• [Instruction] List each date on which the applicants filed an application or notice, according to the court judgment below, and say what was filed on that date.

• [Given text]
___

SZGRP v Minister for Immigration

Case

[2005] FMCA 1339

14 September 2005


FEDERAL MAGISTRATES COURT OF AUSTRALIA

SZGRP & ANOR v MINISTER FOR IMMIGRATION [2005] FMCA 1339
MIGRATION – Application for summary dismissal – application incompetent – application abuse of process.
Migration Act 1958 (Cth), ss.36(2); 474; 477(1A)
Federal Magistrates Act 1999 (Cth), s.15
Walton v Gardiner (1993) 177 CLR 378
First Applicant: SZGRP
Second Applicant: SZGRQ
First Respondent: MINISTER FOR IMMIGRATION & MULTICULTURAL & INDIGENOUS AFFAIRS
File Number: SYG 1784 of 2005
Judgment of: Emmett FM
Hearing date: 14 September 2005
Date of Last Submission: 14 September 2005
Delivered at: Sydney
Delivered on: 14 September 2005

REPRESENTATION

The First Applicant appearing for himself
Solicitors for the Respondent: Ms K. Crawley, Clayton Utz

ORDERS

  1. The application filed on 7 July 2005 is dismissed as being incompetent, and pursuant to s.477(1A) of the Act.

  2. Order that the applicants be precluded from filing any application in respect of the Tribunal’s decision without leave of the Court.

  3. Applicants to pay the costs of the respondent in respect of both the interlocutory application filed by the respondent on 2 August 2005 and the application filed by the applicants on 7 July 2005 in amount of $3300.

  4. Such costs to be paid within 28 days unless otherwise agreed.

FEDERAL MAGISTRATES
COURT OF AUSTRALIA AT
SYDNEY

SYG 1784 of 2005

SZGRP

First Applicant

SZGRQ

Second Applicant

And

MINISTER FOR IMMIGRATION & MULTICULTURAL & INDIGENOUS AFFAIRS

Respondent

REASONS FOR JUDGMENT

  1. This is an interlocutory application by the respondent filed on 2 August 2005, in this Court, seeking that the applicants’ application filed 7 July 2005, in this Court, be dismissed, inter alia, as incompetent or an abuse of process.

  2. The procedural history of the applicants’ applications before various courts is at the heart of the respondent’s interlocutory application. On


    1 October 2002, the Refugee Review Tribunal (“the Tribunal”) affirmed a decision not to grant a protection visa to the applicants on the basis that they are not persons to whom Australia owes protection obligations under the Refugees Convention as amended by the Refugees Protocol. On 7 November 2002, the applicants filed an application for judicial review of the Tribunal’s decision in the Federal Court of Australia. On 10 June 2003, Allsop J of the Federal Court of Australia dismissed the applicants’ application for judicial review on the basis that the Tribunal had not committed any error. Accordingly, pursuant to s.474 of the Migration Act 1958 (Cth) (“the Act”) the Tribunal’s decision is a privative clause decision. On 11 September 2003, the applicants filed a notice of appeal from the judgment of Allsop J. On 16 December 2003, the Full Court of the Federal Court of Australia dismissed the notice of appeal upholding Allsop J’s reasons for judgment. On 12 January 2004, the applicants filed an application for special leave to appeal to the High Court of Australia. On


    25 August 2004, the applicants’ application for special leave to appeal was deemed abandoned by the High Court of Australia. On


    6 September 2004, the applicants, again, filed an application for special leave to the High Court of Australia to appeal from the decision of the Full Court of the Federal Court of Australia. On 16 June 2005, the applicants’ application for special leave to appeal to the High court of Australia was dismissed.

___

• [Dataset content]

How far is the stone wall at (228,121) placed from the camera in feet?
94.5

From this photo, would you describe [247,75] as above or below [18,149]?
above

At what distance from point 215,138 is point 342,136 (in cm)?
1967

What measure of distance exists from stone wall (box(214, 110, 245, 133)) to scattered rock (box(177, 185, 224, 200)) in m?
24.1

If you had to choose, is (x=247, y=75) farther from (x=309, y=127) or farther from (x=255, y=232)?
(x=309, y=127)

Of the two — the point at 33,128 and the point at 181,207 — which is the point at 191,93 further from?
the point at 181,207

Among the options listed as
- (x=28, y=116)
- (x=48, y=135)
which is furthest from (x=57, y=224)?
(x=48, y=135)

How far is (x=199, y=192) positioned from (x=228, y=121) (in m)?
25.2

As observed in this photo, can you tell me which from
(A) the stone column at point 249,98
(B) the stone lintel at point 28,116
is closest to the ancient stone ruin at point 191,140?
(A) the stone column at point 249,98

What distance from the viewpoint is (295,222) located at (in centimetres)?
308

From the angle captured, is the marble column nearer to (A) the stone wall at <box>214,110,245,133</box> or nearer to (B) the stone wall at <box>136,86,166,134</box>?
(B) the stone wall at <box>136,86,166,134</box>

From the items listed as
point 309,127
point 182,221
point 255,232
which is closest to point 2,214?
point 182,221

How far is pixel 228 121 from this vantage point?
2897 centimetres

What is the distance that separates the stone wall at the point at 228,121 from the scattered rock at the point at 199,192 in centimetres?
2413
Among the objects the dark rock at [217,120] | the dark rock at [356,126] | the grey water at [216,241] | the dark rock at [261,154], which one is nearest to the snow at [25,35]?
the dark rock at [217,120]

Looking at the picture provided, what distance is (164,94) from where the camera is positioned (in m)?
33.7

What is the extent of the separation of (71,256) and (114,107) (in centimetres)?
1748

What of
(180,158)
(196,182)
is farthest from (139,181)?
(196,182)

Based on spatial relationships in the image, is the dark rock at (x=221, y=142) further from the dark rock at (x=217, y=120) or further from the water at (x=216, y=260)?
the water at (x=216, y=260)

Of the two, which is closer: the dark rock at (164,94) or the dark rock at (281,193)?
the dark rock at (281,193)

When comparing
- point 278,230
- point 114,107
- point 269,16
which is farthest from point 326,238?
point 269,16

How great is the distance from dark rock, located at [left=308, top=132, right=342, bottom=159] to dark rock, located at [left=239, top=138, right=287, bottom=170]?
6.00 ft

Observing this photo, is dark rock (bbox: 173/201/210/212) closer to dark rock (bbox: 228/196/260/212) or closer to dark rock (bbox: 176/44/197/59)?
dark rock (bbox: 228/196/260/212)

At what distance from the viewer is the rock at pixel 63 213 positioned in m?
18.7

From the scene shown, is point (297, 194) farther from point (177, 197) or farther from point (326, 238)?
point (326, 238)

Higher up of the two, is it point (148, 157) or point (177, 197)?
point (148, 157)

___

• [Correct output]
- 7 November 2002: an application for judicial review of the Tribunal's decision in the Federal Court of Australia
- 11 September 2003: a notice of appeal from the judgment of Allsop J
- 12 January 2004: an application for special leave to appeal to the High Court of Australia
- 6 September 2004: another application for special leave to the High Court of Australia to appeal from the decision of the Full Court of the Federal Court of Australia
- 7 July 2005: the application in the Federal Magistrates Court that the respondent sought to have dismissed